SOJA – Chicago opera em leve queda, de 2 a 4 cents, a U$ 10,40/novembro neste momento desta segunda-feira. Nas últimas cinco semanas, os preços tiveram uma arrancada superior a 15% (quase 5% somente na última semana) e chegaram ao melhor momento em mais de dois anos, se postando acima dos U$ 10,00/bushel. Este patamar não era visto desde o início da guerra comercial entre China e EUA.
– Apesar de vendas técnicas e certo recuo momentâneo, o mercado segue sustentado pela expressiva demanda chinesa, que voltou com ímpeto maior do que aquele observado no período pré-guerra comercial. De acordo com o USDA, os EUA já venderam para o exterior 32,3MT de soja da nova temporada, ante apenas 11,2MT do mesmo período do ano passado.
– A demanda por parte da China se mostra muito consistente, notadamente porque a peste suína africana está sob controle e os produtores estão recompondo os rebanhos. O USDA projeta as importações de soja por parte da China em 99,0MT.
– Além disto, a oferta global e sobretudo a norte-americana vem sendo projetada em queda diante de eventos climáticos negativos. De agosto para setembro houve corte de cerca de 1,0MT, para 369,7MT.
– Enquanto isto, no Brasil o retorno das chuvas ainda é apenas pontual, o que tende a impor certo atraso na implantação das lavouras.
– O mercado interno segue registrando máximas nominais históricas com base na escassez de oferta, depois do ritmo recorde de embarques. Na base da aceleração dos preços está a alta do câmbio verificada desde o início do ano. Recentemente, os ganhos na CBOT promoveram um suporte ainda mais consistente para os preços domésticos, influenciando de forma aguda também a formação do preço de safra nova. Prêmios na faixa de 175/190.
– O volume de negócios segue contido e regionalizado, com preços acima da paridade internacional em todas as regiões. No oeste do PR, indicações de compra na faixa de R$ 140,00 por saca, dependendo de local de embarque e de prazo de pagamento. Há, porém, relatos de preços acima destes patamares em diversas outras regiões.

MILHO – CBOT opera com leve baixa, a U$ 3,77/dezembro, nesta manhã de segunda-feira.
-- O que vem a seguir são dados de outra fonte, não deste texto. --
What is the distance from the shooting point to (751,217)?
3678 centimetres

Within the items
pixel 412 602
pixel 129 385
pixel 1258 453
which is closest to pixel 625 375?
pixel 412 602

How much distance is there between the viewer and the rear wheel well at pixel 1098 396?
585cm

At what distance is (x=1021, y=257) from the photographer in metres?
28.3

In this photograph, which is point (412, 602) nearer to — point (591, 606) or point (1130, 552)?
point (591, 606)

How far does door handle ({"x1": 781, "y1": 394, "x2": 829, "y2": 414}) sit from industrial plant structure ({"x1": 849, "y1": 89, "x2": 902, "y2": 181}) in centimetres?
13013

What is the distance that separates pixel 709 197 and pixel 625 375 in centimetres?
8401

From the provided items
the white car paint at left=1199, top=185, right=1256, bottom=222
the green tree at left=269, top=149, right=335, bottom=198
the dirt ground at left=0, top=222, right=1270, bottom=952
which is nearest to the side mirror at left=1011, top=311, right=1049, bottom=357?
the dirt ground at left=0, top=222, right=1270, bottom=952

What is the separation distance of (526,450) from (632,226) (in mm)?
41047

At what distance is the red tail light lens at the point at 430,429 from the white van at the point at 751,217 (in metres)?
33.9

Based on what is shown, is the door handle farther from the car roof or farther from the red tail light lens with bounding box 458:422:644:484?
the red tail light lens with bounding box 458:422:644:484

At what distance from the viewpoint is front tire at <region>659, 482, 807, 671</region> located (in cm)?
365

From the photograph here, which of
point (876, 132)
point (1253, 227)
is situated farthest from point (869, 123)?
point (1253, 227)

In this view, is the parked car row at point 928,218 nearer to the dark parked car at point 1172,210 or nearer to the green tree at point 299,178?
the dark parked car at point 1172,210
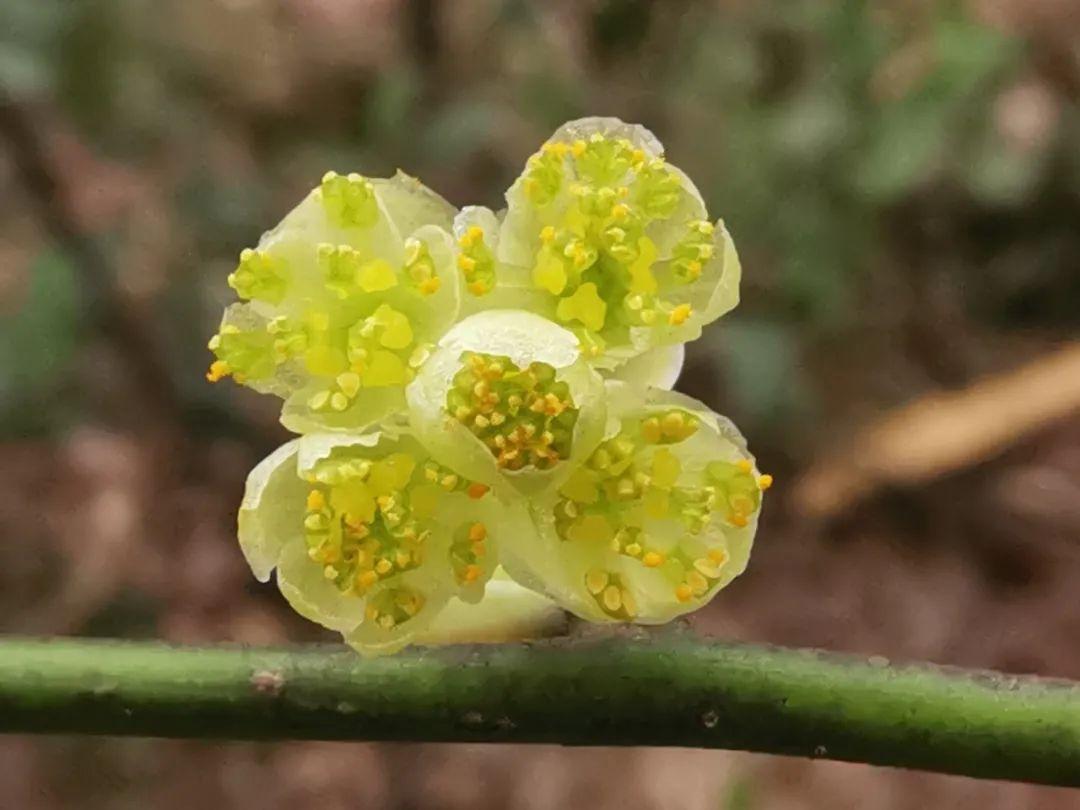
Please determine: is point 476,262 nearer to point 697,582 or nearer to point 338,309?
point 338,309

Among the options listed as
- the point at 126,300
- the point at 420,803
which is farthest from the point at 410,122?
the point at 420,803

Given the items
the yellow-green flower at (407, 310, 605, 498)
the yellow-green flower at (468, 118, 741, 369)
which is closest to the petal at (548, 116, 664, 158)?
the yellow-green flower at (468, 118, 741, 369)

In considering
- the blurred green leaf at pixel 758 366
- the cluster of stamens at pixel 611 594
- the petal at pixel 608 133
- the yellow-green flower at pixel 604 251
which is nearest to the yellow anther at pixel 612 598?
the cluster of stamens at pixel 611 594

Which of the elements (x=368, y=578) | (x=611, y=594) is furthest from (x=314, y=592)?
(x=611, y=594)

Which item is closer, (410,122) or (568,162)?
(568,162)

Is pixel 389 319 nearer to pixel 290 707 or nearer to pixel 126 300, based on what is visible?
pixel 290 707

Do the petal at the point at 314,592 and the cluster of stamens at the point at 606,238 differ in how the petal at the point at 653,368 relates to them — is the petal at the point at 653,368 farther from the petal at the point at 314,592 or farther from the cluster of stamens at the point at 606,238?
the petal at the point at 314,592
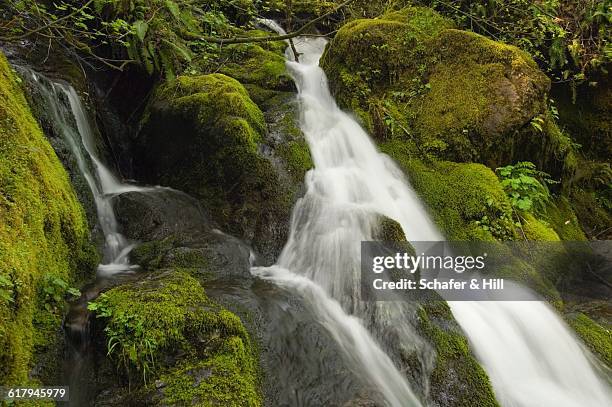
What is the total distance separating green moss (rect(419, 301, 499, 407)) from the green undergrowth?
1.59 metres

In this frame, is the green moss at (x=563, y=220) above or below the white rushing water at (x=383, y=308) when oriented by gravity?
above

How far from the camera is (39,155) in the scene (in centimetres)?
360

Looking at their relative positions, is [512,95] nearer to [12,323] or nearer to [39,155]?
[39,155]

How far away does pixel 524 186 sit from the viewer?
632 centimetres

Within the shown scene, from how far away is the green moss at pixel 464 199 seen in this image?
5730mm

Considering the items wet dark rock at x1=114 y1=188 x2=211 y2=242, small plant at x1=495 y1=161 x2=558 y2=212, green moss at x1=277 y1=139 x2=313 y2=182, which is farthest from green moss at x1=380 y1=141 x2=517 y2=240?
wet dark rock at x1=114 y1=188 x2=211 y2=242

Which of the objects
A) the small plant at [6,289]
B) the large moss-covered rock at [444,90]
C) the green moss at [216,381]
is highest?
the large moss-covered rock at [444,90]

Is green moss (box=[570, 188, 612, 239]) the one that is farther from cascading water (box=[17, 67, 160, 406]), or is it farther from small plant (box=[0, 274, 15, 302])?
small plant (box=[0, 274, 15, 302])

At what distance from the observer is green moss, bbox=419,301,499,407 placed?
11.5 ft

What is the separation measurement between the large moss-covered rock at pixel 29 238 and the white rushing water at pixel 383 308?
192 cm

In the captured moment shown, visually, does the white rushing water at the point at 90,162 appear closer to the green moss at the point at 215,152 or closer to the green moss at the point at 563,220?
the green moss at the point at 215,152

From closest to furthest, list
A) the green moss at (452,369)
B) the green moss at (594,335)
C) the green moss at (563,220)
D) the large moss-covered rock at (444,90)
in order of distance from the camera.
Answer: the green moss at (452,369)
the green moss at (594,335)
the large moss-covered rock at (444,90)
the green moss at (563,220)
Mercado realiza lucros após ter subido 2,7% somente na semana passada e mais de 11% desde meados de agosto.
– Os ganhos consistentes na CBOT estão baseados na demanda Chinesa por milho e soja dos EUA. A expectativa é que os negócios continuem neste ritmo pelas próximas semanas.
– Além das compras, o fator clima também promove a sustentação dos preços, com tempo seco em boa parte do Meio-Oeste dos EUA. Na semana passada, nenhuma chuva considerável caiu naquela região, de acordo com o National Service. Até última segunda-feira, 41% das lavouras de milho norte-americanas estavam em maturação e 5%, já colhidas. Logo mais, no fim da tarde, o USDA irá divulgar uma nova atualização sobre as condições e estágio das lavouras.
– Com a recente alta do dólar, o preço nos portos volta a ficar atrativo para exportação. Na sexta foram registradas indicações de R$61,00/62,00 em Santos e em Paranaguá, com prazos de pagamentos mais alongados.
– O Line-up dos navios nos portos brasileiros projetam exportações em setembro na ordem de 6,3MT. De fevereiro até outubro, o volume programado aponta 20,65MT.
– No mercado doméstico, os preços se apresentam mais firmes. De maneira geral, os produtores seguem limitando o volume ofertado, levando em conta as perspectivas futuras. Por outro lado, as integrações estão relativamente bem abastecidas no curto prazo e limitam as indicações de compra.
– No oeste do estado, interesse de compra entre R$ 54,00/56,00 por saca, dependendo de localização e prazo. Em Paranaguá, indicações na faixa de R$ 61,00/62,00 por saca.
CÂMBIO – Opera em nova e expressiva alta neste momento, na faixa de R$ 5,50. Na sessão anterior, fechou em R$ 5,375. (Granoeste – Camilo / Stephan).